▶ Work required: Update the rows below by replacing every "dark grass" with "green grass" and leaving all other text unchanged. Leave the pictures out of your answer.
══════════
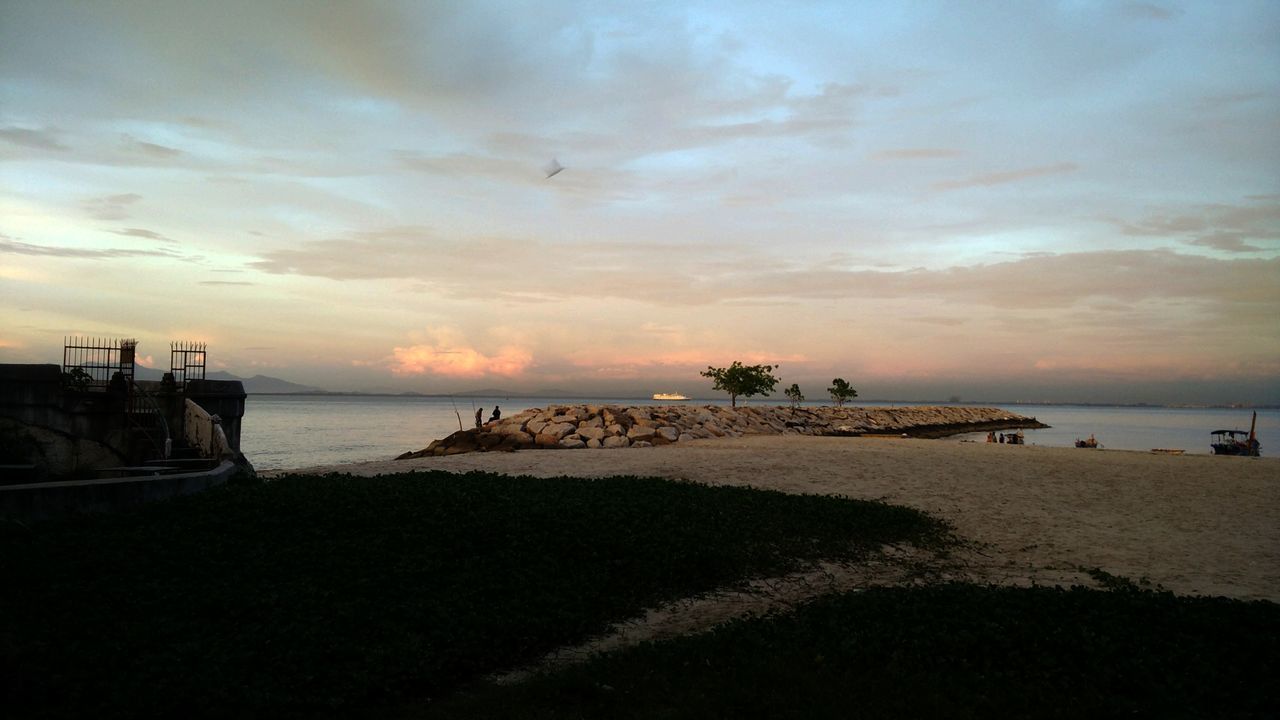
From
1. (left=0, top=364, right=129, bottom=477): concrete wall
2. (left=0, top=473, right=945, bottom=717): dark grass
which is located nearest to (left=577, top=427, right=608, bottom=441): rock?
(left=0, top=364, right=129, bottom=477): concrete wall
══════════
▶ Complete answer:
From
1. (left=0, top=364, right=129, bottom=477): concrete wall
2. (left=0, top=473, right=945, bottom=717): green grass
which is located nearest to (left=577, top=427, right=608, bottom=441): rock?
(left=0, top=364, right=129, bottom=477): concrete wall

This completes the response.